BEGIN DATA SHOWN

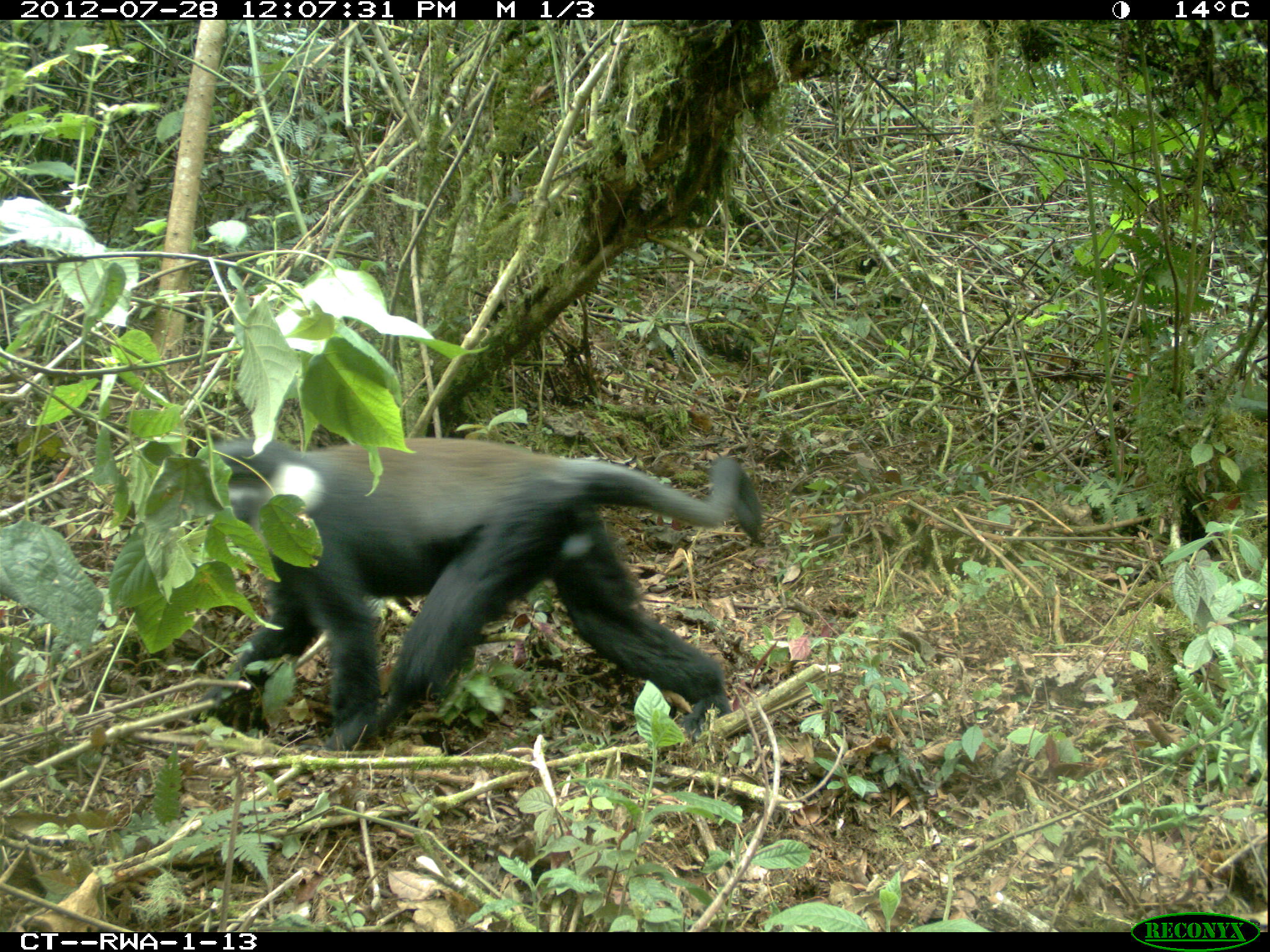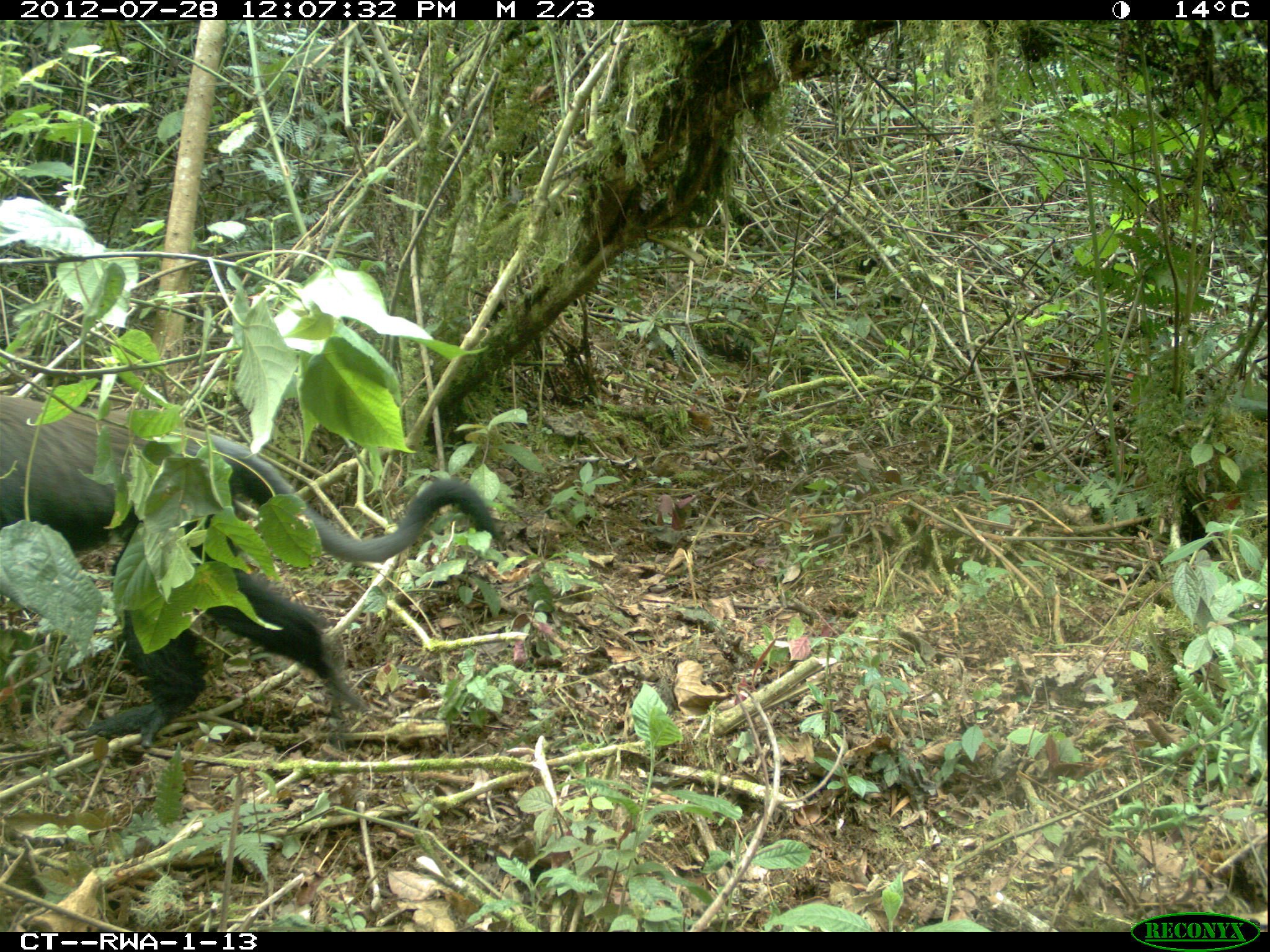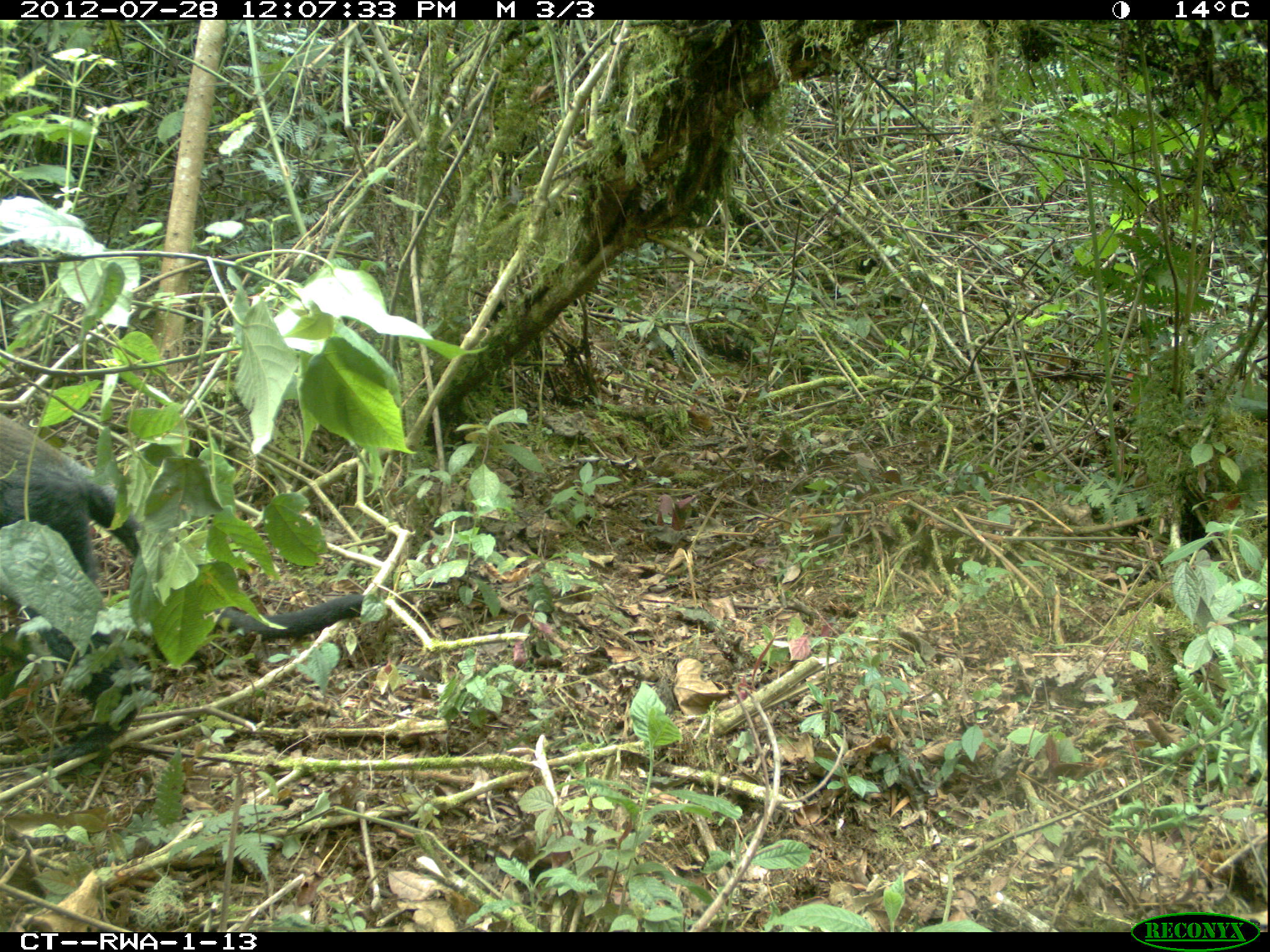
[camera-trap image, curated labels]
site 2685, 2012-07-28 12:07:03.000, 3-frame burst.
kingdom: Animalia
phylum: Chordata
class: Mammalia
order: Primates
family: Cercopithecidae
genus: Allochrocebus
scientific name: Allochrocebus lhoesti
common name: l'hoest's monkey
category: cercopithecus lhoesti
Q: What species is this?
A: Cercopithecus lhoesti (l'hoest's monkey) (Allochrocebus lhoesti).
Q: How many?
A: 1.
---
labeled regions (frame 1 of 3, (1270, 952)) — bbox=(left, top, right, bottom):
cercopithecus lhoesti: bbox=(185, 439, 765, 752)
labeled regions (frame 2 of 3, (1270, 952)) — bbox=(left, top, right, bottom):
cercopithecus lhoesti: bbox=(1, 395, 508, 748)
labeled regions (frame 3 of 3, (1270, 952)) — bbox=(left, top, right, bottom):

END DATA SHOWN

WORK TO BE COMPLETED
What you give back should match the entries above exactly, except that pictures are dropped.

ANSWER SPACE
[camera-trap image, curated labels]
site 2685, 2012-07-28 12:07:03.000, 3-frame burst.
kingdom: Animalia
phylum: Chordata
class: Mammalia
order: Primates
family: Cercopithecidae
genus: Allochrocebus
scientific name: Allochrocebus lhoesti
common name: l'hoest's monkey
category: cercopithecus lhoesti
Q: What species is this?
A: Cercopithecus lhoesti (l'hoest's monkey) (Allochrocebus lhoesti).
Q: How many?
A: 1.
---
labeled regions (frame 1 of 3, (1270, 952)) — bbox=(left, top, right, bottom):
cercopithecus lhoesti: bbox=(185, 439, 765, 752)
labeled regions (frame 2 of 3, (1270, 952)) — bbox=(left, top, right, bottom):
cercopithecus lhoesti: bbox=(1, 395, 508, 748)
labeled regions (frame 3 of 3, (1270, 952)) — bbox=(left, top, right, bottom):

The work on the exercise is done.